* **Source data**
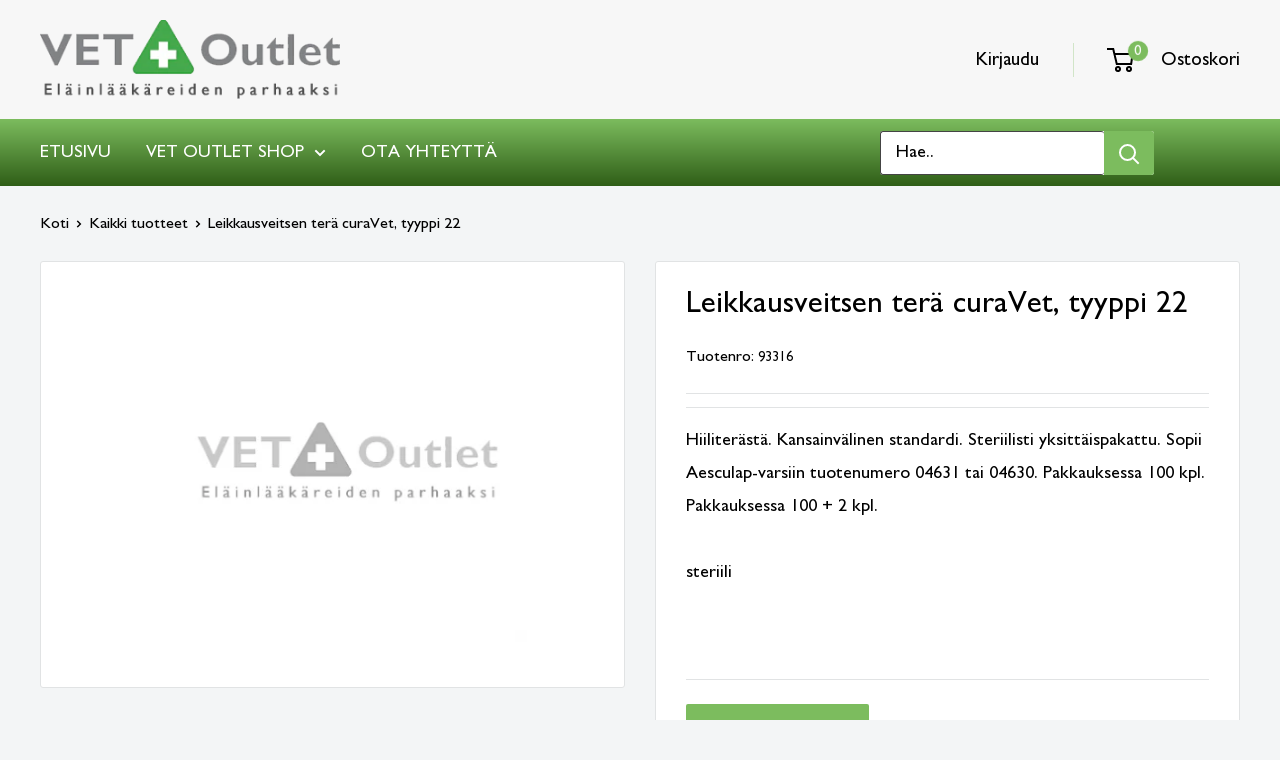

--- FILE ---
content_type: text/javascript
request_url: https://vetoutlet.fi/cdn/shop/t/6/assets/custom.js?v=102476495355921946141639990382
body_size: -714
content:
//# sourceMappingURL=/cdn/shop/t/6/assets/custom.js.map?v=102476495355921946141639990382


--- FILE ---
content_type: application/javascript; charset=utf-8
request_url: https://searchanise-ef84.kxcdn.com/preload_data.0O4w2s2x7O.js
body_size: -97
content:
window.Searchanise.preloadedSuggestions=['royal canin/kissat/vet'];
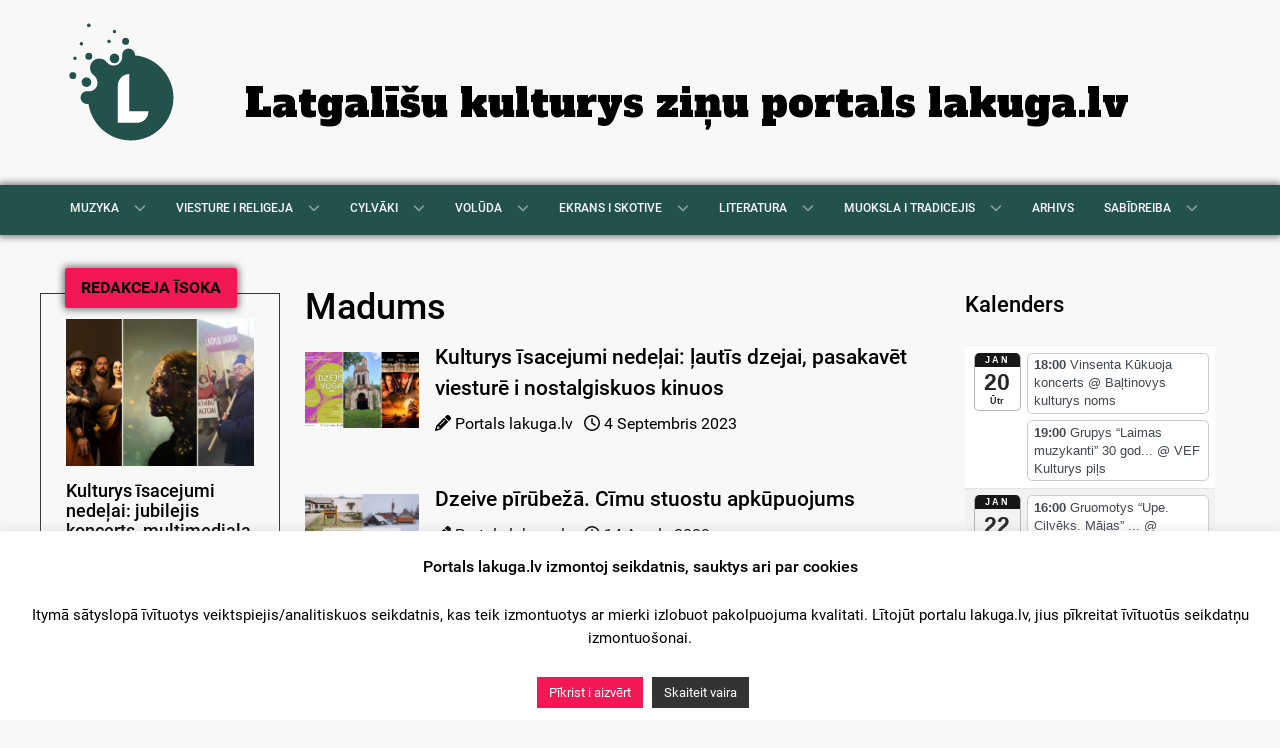

--- FILE ---
content_type: text/html; charset=utf-8
request_url: https://www.google.com/recaptcha/api2/aframe
body_size: 269
content:
<!DOCTYPE HTML><html><head><meta http-equiv="content-type" content="text/html; charset=UTF-8"></head><body><script nonce="0sRn2VJij5g2N9GG6TRPHA">/** Anti-fraud and anti-abuse applications only. See google.com/recaptcha */ try{var clients={'sodar':'https://pagead2.googlesyndication.com/pagead/sodar?'};window.addEventListener("message",function(a){try{if(a.source===window.parent){var b=JSON.parse(a.data);var c=clients[b['id']];if(c){var d=document.createElement('img');d.src=c+b['params']+'&rc='+(localStorage.getItem("rc::a")?sessionStorage.getItem("rc::b"):"");window.document.body.appendChild(d);sessionStorage.setItem("rc::e",parseInt(sessionStorage.getItem("rc::e")||0)+1);localStorage.setItem("rc::h",'1768959354380');}}}catch(b){}});window.parent.postMessage("_grecaptcha_ready", "*");}catch(b){}</script></body></html>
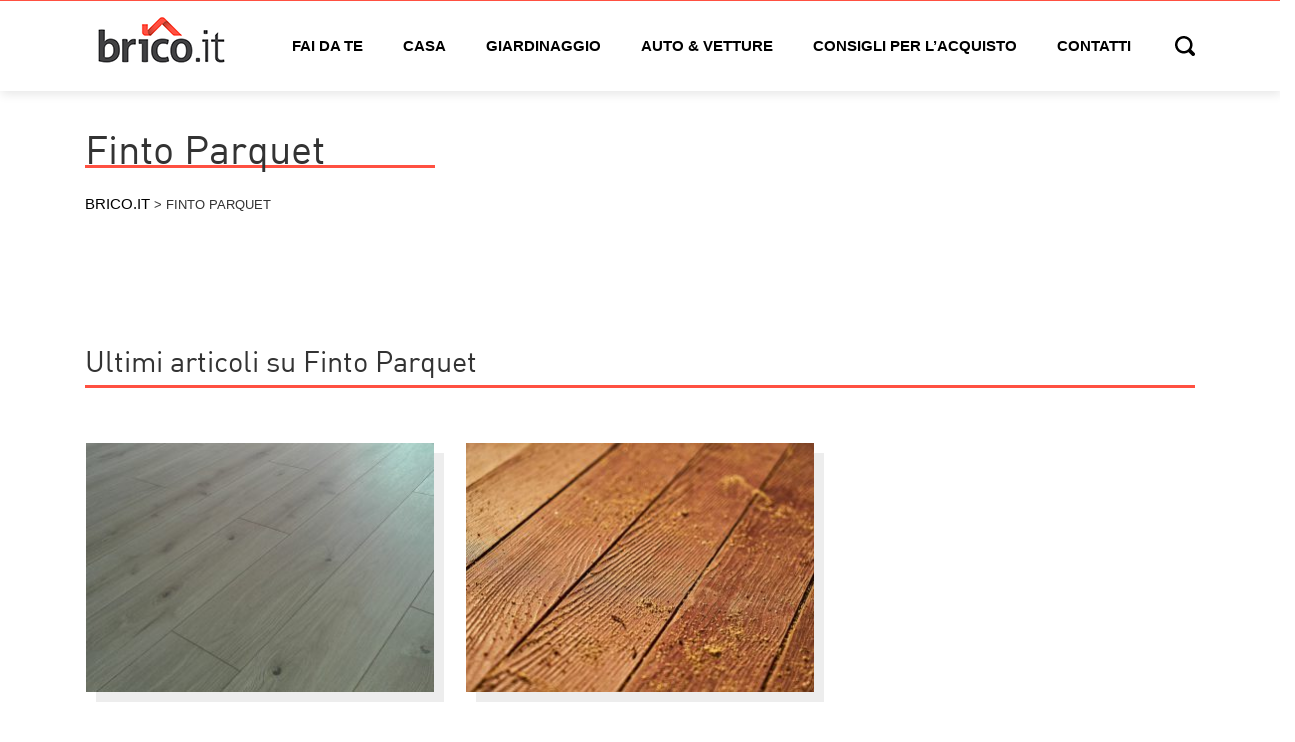

--- FILE ---
content_type: text/html; charset=utf-8
request_url: https://www.google.com/recaptcha/api2/aframe
body_size: -88
content:
<!DOCTYPE HTML><html><head><meta http-equiv="content-type" content="text/html; charset=UTF-8"></head><body><script nonce="7GNKwxY2ON5rkNSuTeHgtw">/** Anti-fraud and anti-abuse applications only. See google.com/recaptcha */ try{var clients={'sodar':'https://pagead2.googlesyndication.com/pagead/sodar?'};window.addEventListener("message",function(a){try{if(a.source===window.parent){var b=JSON.parse(a.data);var c=clients[b['id']];if(c){var d=document.createElement('img');d.src=c+b['params']+'&rc='+(localStorage.getItem("rc::a")?sessionStorage.getItem("rc::b"):"");window.document.body.appendChild(d);sessionStorage.setItem("rc::e",parseInt(sessionStorage.getItem("rc::e")||0)+1);localStorage.setItem("rc::h",'1769386256649');}}}catch(b){}});window.parent.postMessage("_grecaptcha_ready", "*");}catch(b){}</script></body></html>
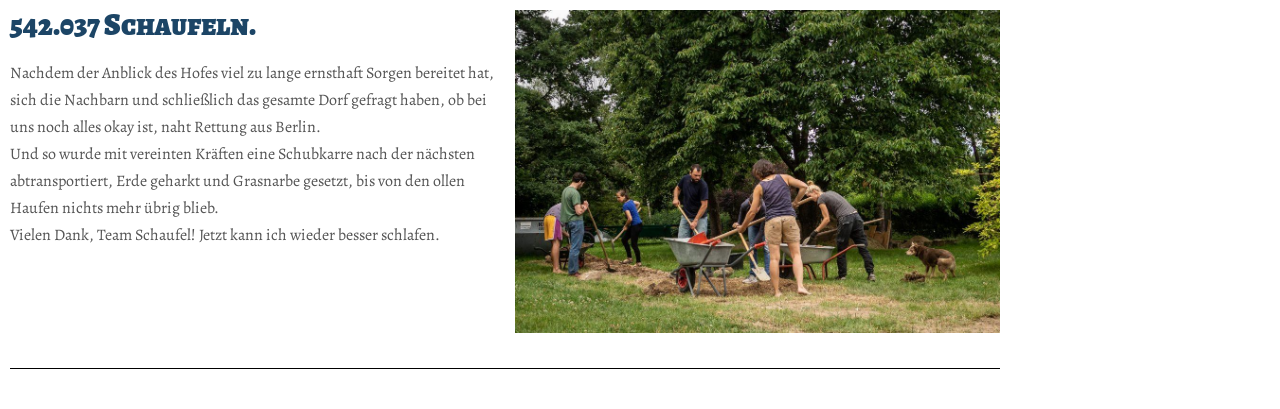

--- FILE ---
content_type: text/css
request_url: https://www.hinterland-hostel.de/wp-content/uploads/elementor/css/post-404.css?ver=1768493471
body_size: 1020
content:
.elementor-kit-404{--e-global-color-primary:#1C4566;--e-global-color-accent:#A11834;--e-global-color-secondary:#000000;--e-global-color-text:#545454;--e-global-color-17eb4cc:#00000000;--e-global-typography-primary-font-family:"Alegreya SC";--e-global-typography-primary-font-size:30px;--e-global-typography-primary-font-weight:900;--e-global-typography-primary-line-height:30px;--e-global-typography-primary-letter-spacing:0px;--e-global-typography-secondary-font-family:"Alegreya SC";--e-global-typography-secondary-font-weight:700;--e-global-typography-text-font-family:"Alegreya";--e-global-typography-text-font-size:16px;--e-global-typography-text-font-weight:normal;--e-global-typography-accent-font-family:"Alegreya";--e-global-typography-accent-font-weight:normal;--e-global-typography-accent-font-style:italic;}.elementor-kit-404 e-page-transition{background-color:#FFBC7D;}.elementor-kit-404 h1{font-family:"Alegreya", Sans-serif;font-size:34px;font-weight:900;line-height:1px;}.elementor-kit-404 h4{color:var( --e-global-color-primary );font-family:var( --e-global-typography-primary-font-family ), Sans-serif;font-size:var( --e-global-typography-primary-font-size );font-weight:var( --e-global-typography-primary-font-weight );line-height:var( --e-global-typography-primary-line-height );letter-spacing:var( --e-global-typography-primary-letter-spacing );}.elementor-kit-404 input:not([type="button"]):not([type="submit"]),.elementor-kit-404 textarea,.elementor-kit-404 .elementor-field-textual{background-color:var( --e-global-color-nvsitebg );}.elementor-section.elementor-section-boxed > .elementor-container{max-width:1010px;}.e-con{--container-max-width:1010px;}.elementor-widget:not(:last-child){margin-block-end:20px;}.elementor-element{--widgets-spacing:20px 20px;--widgets-spacing-row:20px;--widgets-spacing-column:20px;}{}h1.entry-title{display:var(--page-title-display);}.e-wc-error-notice .woocommerce-error, .e-wc-error-notice .wc-block-components-notice-banner.is-error{--error-message-icon-color:var( --e-global-color-accent );}body.e-wc-message-notice .woocommerce-message .restore-item, body.e-wc-message-notice .wc-block-components-notice-banner.is-success .restore-item, body.e-wc-message-notice .woocommerce-message a:not([class]), body.e-wc-message-notice .wc-block-components-notice-banner.is-success a:not([class]){font-family:var( --e-global-typography-text-font-family ), Sans-serif;font-size:var( --e-global-typography-text-font-size );font-weight:var( --e-global-typography-text-font-weight );}body.e-wc-message-notice .woocommerce-message, body.e-wc-message-notice .wc-block-components-notice-banner.is-success{border-style:none;}.e-wc-message-notice .woocommerce-message, .e-wc-message-notice .wc-block-components-notice-banner.is-success{--message-border-type:solid;}@media(max-width:1024px){.elementor-kit-404 h4{font-size:var( --e-global-typography-primary-font-size );line-height:var( --e-global-typography-primary-line-height );letter-spacing:var( --e-global-typography-primary-letter-spacing );}.elementor-section.elementor-section-boxed > .elementor-container{max-width:1024px;}.e-con{--container-max-width:1024px;}body.e-wc-message-notice .woocommerce-message .restore-item, body.e-wc-message-notice .wc-block-components-notice-banner.is-success .restore-item, body.e-wc-message-notice .woocommerce-message a:not([class]), body.e-wc-message-notice .wc-block-components-notice-banner.is-success a:not([class]){font-size:var( --e-global-typography-text-font-size );}}@media(max-width:767px){.elementor-kit-404 h4{font-size:var( --e-global-typography-primary-font-size );line-height:var( --e-global-typography-primary-line-height );letter-spacing:var( --e-global-typography-primary-letter-spacing );}.elementor-section.elementor-section-boxed > .elementor-container{max-width:767px;}.e-con{--container-max-width:767px;}body.e-wc-message-notice .woocommerce-message .restore-item, body.e-wc-message-notice .wc-block-components-notice-banner.is-success .restore-item, body.e-wc-message-notice .woocommerce-message a:not([class]), body.e-wc-message-notice .wc-block-components-notice-banner.is-success a:not([class]){font-size:var( --e-global-typography-text-font-size );}}/* Start Custom Fonts CSS */@font-face {
	font-family: 'Alegreya SC';
	font-style: normal;
	font-weight: 700;
	font-display: auto;
	src: url('https://www.hinterland-hostel.de/wp-content/uploads/2023/11/alegreya-sc-v25-latin-700.woff2') format('woff2');
}
@font-face {
	font-family: 'Alegreya SC';
	font-style: normal;
	font-weight: 900;
	font-display: auto;
	src: url('https://www.hinterland-hostel.de/wp-content/uploads/2023/11/alegreya-sc-v25-latin-900.woff2') format('woff2');
}
/* End Custom Fonts CSS */
/* Start Custom Fonts CSS */@font-face {
	font-family: 'Alegreya';
	font-style: normal;
	font-weight: normal;
	font-display: auto;
	src: url('https://www.hinterland-hostel.de/wp-content/uploads/2023/11/alegreya-v35-latin-regular.woff2') format('woff2');
}
@font-face {
	font-family: 'Alegreya';
	font-style: italic;
	font-weight: normal;
	font-display: auto;
	src: url('https://www.hinterland-hostel.de/wp-content/uploads/2023/11/alegreya-v35-latin-italic.woff2') format('woff2');
}
@font-face {
	font-family: 'Alegreya';
	font-style: normal;
	font-weight: 700;
	font-display: auto;
	src: url('https://www.hinterland-hostel.de/wp-content/uploads/2023/11/alegreya-v35-latin-700.woff2') format('woff2');
}
@font-face {
	font-family: 'Alegreya';
	font-style: normal;
	font-weight: 900;
	font-display: auto;
	src: url('https://www.hinterland-hostel.de/wp-content/uploads/2023/11/alegreya-v35-latin-900.woff2') format('woff2');
}
/* End Custom Fonts CSS */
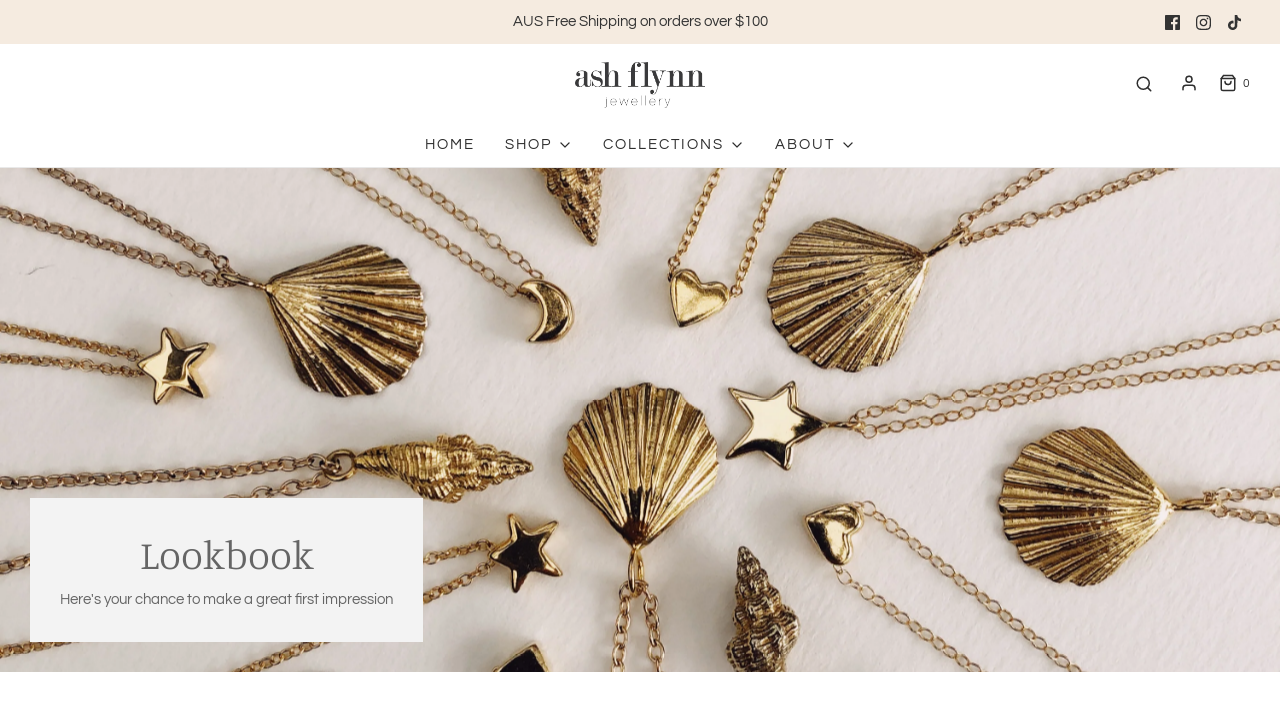

--- FILE ---
content_type: text/css
request_url: https://ashflynnjewellery.com/cdn/shop/t/25/assets/custom.css?v=60929843993882887651690190838
body_size: -720
content:
/*# sourceMappingURL=/cdn/shop/t/25/assets/custom.css.map?v=60929843993882887651690190838 */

* **Work task**
The lines you need are those with the word "assets"; list them from the entries.

* **Written answer**
request_url: https://vetoutlet.fi/cdn/shop/t/6/assets/custom.js?v=102476495355921946141639990382
//# sourceMappingURL=/cdn/shop/t/6/assets/custom.js.map?v=102476495355921946141639990382
request_url: https://ashflynnjewellery.com/cdn/shop/t/25/assets/custom.css?v=60929843993882887651690190838
/*# sourceMappingURL=/cdn/shop/t/25/assets/custom.css.map?v=60929843993882887651690190838 */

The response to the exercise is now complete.